‘Hate crime has no place in today’s Ireland,’ says Archbishop
Michael Jackson expresses Church of Ireland’s solidarity with victims in letter to imams
Church of Ireland Archbishop Michael Jackson, speaking at Christ Church Cathedral, Dublin. File photograph: Dara Mac Dónaill
In a letter to imams and leaders of mosques and Muslim centres in Dublin he said that “on behalf of the Church of Ireland community I wish to express our sorrow and our solidarity to all who have suffered trauma and injury resulting from acts of hatred that have no place in our society”.
Timed to coincide with the Jumu’ah Prayer in mosques on Friday (tomorrow), the letter follows a number of incidents this month in which members of the Muslim community were targeted.
Responding to a call from Muslim leaders, Archbishop Jackson has urged all Irish citizens to take a stand against prejudice and racism. “Recent events which have taken place in relation to those of cultures and faiths other than the majority culture in Ireland must be condemned.
“Our sympathy for those who are attacked and humiliated, by action and by word, has to be our priority. So too has a sense of shame at the acts perpetrated against these people with entitled cruelty leading to individual humiliation and personal violation. Hate crime has no place in today’s Ireland,” he said.

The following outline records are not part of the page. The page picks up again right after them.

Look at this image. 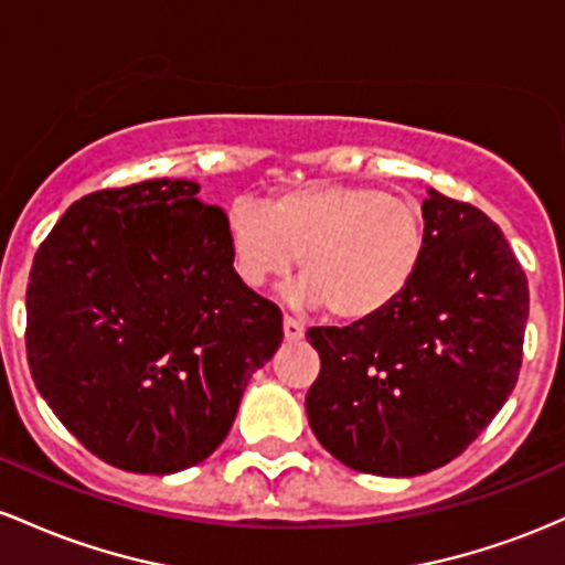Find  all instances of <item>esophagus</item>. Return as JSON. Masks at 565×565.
Here are the masks:
<instances>
[{
	"instance_id": "esophagus-1",
	"label": "esophagus",
	"mask_w": 565,
	"mask_h": 565,
	"mask_svg": "<svg viewBox=\"0 0 565 565\" xmlns=\"http://www.w3.org/2000/svg\"><path fill=\"white\" fill-rule=\"evenodd\" d=\"M282 335L285 341H299L303 339V326L301 322H296L294 317H282Z\"/></svg>"
}]
</instances>
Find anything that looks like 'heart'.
I'll return each mask as SVG.
<instances>
[{"mask_svg": "<svg viewBox=\"0 0 565 565\" xmlns=\"http://www.w3.org/2000/svg\"><path fill=\"white\" fill-rule=\"evenodd\" d=\"M224 230L245 288L280 280L299 262L303 280L290 288V299L326 307L341 322H367L395 307L427 250V226L414 202L354 183H307L266 205L234 200Z\"/></svg>", "mask_w": 565, "mask_h": 565, "instance_id": "obj_1", "label": "heart"}]
</instances>
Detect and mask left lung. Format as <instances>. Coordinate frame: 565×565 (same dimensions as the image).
<instances>
[{
	"instance_id": "8db88e82",
	"label": "left lung",
	"mask_w": 565,
	"mask_h": 565,
	"mask_svg": "<svg viewBox=\"0 0 565 565\" xmlns=\"http://www.w3.org/2000/svg\"><path fill=\"white\" fill-rule=\"evenodd\" d=\"M427 250L384 315L309 328L320 376L309 427L341 465L414 478L448 465L515 390L529 282L502 230L478 207L427 189Z\"/></svg>"
}]
</instances>
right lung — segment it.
Segmentation results:
<instances>
[{
	"instance_id": "right-lung-1",
	"label": "right lung",
	"mask_w": 565,
	"mask_h": 565,
	"mask_svg": "<svg viewBox=\"0 0 565 565\" xmlns=\"http://www.w3.org/2000/svg\"><path fill=\"white\" fill-rule=\"evenodd\" d=\"M198 192L149 179L87 194L31 266L36 390L119 470L173 475L207 459L282 341L280 309L234 275L226 213Z\"/></svg>"
}]
</instances>
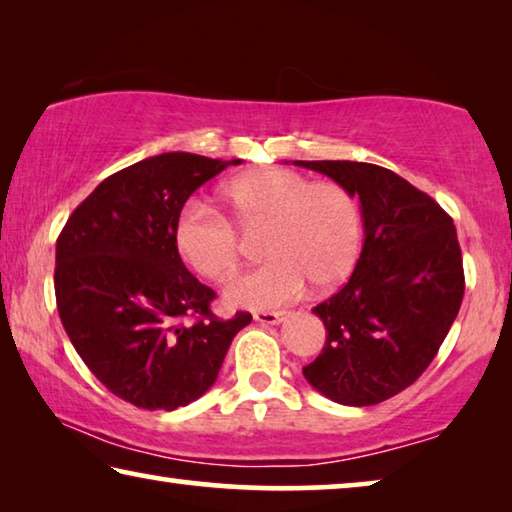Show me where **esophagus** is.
<instances>
[{
  "label": "esophagus",
  "mask_w": 512,
  "mask_h": 512,
  "mask_svg": "<svg viewBox=\"0 0 512 512\" xmlns=\"http://www.w3.org/2000/svg\"><path fill=\"white\" fill-rule=\"evenodd\" d=\"M253 318L257 320V323L277 325V323H282L284 318H287V311H255Z\"/></svg>",
  "instance_id": "34e87169"
}]
</instances>
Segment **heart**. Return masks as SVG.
Here are the masks:
<instances>
[{"mask_svg": "<svg viewBox=\"0 0 512 512\" xmlns=\"http://www.w3.org/2000/svg\"><path fill=\"white\" fill-rule=\"evenodd\" d=\"M221 201L239 230L264 228L262 253L271 257L225 289L230 307L284 305L307 282L318 291L334 287L357 262L361 210L339 183H309L302 173L280 167L257 169L225 183ZM231 224L210 207L187 205L173 228L178 255L207 280H228L239 264V235Z\"/></svg>", "mask_w": 512, "mask_h": 512, "instance_id": "b5f03b06", "label": "heart"}]
</instances>
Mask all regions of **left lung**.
I'll return each mask as SVG.
<instances>
[{
	"label": "left lung",
	"instance_id": "left-lung-1",
	"mask_svg": "<svg viewBox=\"0 0 512 512\" xmlns=\"http://www.w3.org/2000/svg\"><path fill=\"white\" fill-rule=\"evenodd\" d=\"M359 196L363 250L345 287L314 307L325 348L302 375L332 402L372 406L418 379L443 345L465 293L452 216L391 169L296 160Z\"/></svg>",
	"mask_w": 512,
	"mask_h": 512
}]
</instances>
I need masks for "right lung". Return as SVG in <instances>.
<instances>
[{"mask_svg":"<svg viewBox=\"0 0 512 512\" xmlns=\"http://www.w3.org/2000/svg\"><path fill=\"white\" fill-rule=\"evenodd\" d=\"M239 162L183 151L135 162L103 180L58 235L54 287L69 341L137 409L198 400L253 320L248 311L216 318V293L187 271L173 241L187 198Z\"/></svg>","mask_w":512,"mask_h":512,"instance_id":"1","label":"right lung"}]
</instances>
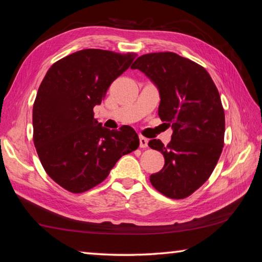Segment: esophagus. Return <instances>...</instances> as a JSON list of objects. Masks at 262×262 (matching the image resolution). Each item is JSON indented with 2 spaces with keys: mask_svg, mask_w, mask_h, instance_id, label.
<instances>
[{
  "mask_svg": "<svg viewBox=\"0 0 262 262\" xmlns=\"http://www.w3.org/2000/svg\"><path fill=\"white\" fill-rule=\"evenodd\" d=\"M148 147V139L143 136H140V148H147Z\"/></svg>",
  "mask_w": 262,
  "mask_h": 262,
  "instance_id": "1",
  "label": "esophagus"
}]
</instances>
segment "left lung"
<instances>
[{
    "label": "left lung",
    "mask_w": 262,
    "mask_h": 262,
    "mask_svg": "<svg viewBox=\"0 0 262 262\" xmlns=\"http://www.w3.org/2000/svg\"><path fill=\"white\" fill-rule=\"evenodd\" d=\"M130 68L156 85L159 118L173 128L166 147L161 140L149 141L165 159L150 183L167 198L184 199L208 180L223 149L225 119L219 90L205 68L172 52L144 54Z\"/></svg>",
    "instance_id": "8db88e82"
}]
</instances>
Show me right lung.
<instances>
[{
	"instance_id": "add662e5",
	"label": "right lung",
	"mask_w": 262,
	"mask_h": 262,
	"mask_svg": "<svg viewBox=\"0 0 262 262\" xmlns=\"http://www.w3.org/2000/svg\"><path fill=\"white\" fill-rule=\"evenodd\" d=\"M136 54L82 50L55 62L33 104V142L47 174L72 193L104 181L119 159L137 149L129 126L110 130L94 118L115 78Z\"/></svg>"
}]
</instances>
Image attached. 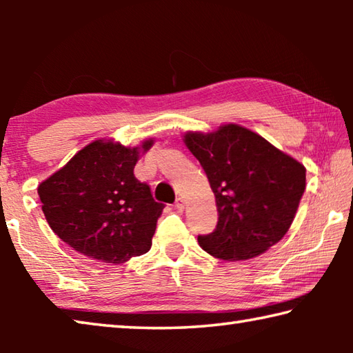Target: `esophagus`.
Wrapping results in <instances>:
<instances>
[{"label":"esophagus","mask_w":353,"mask_h":353,"mask_svg":"<svg viewBox=\"0 0 353 353\" xmlns=\"http://www.w3.org/2000/svg\"><path fill=\"white\" fill-rule=\"evenodd\" d=\"M174 207L177 208V210H183V207H185V201L182 199V198H177L176 199V202H174Z\"/></svg>","instance_id":"esophagus-1"}]
</instances>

“We hear the voice of concern raised by our neighbours who are members of Muslim communities in Ireland and urge all Irish citizens to stand against prejudice directed against minorities in whatever form they find it and in whatever way they feel they can. Friendship and hospitality march hand in hand with justice and compassion,” he said.
He was previously rector of Drumcliffe, Co Sligo, and Archdeacon of Elphin and Ardagh from 2002 to 2007 and, prior to that, Church of Ireland chaplain and Dean of Residence at Queen’s University Belfast from 1995 to 2002.
He was curate at Willowfield parish in Belfast from ordination in 1992 until 1995. Married to Heather, they have three children.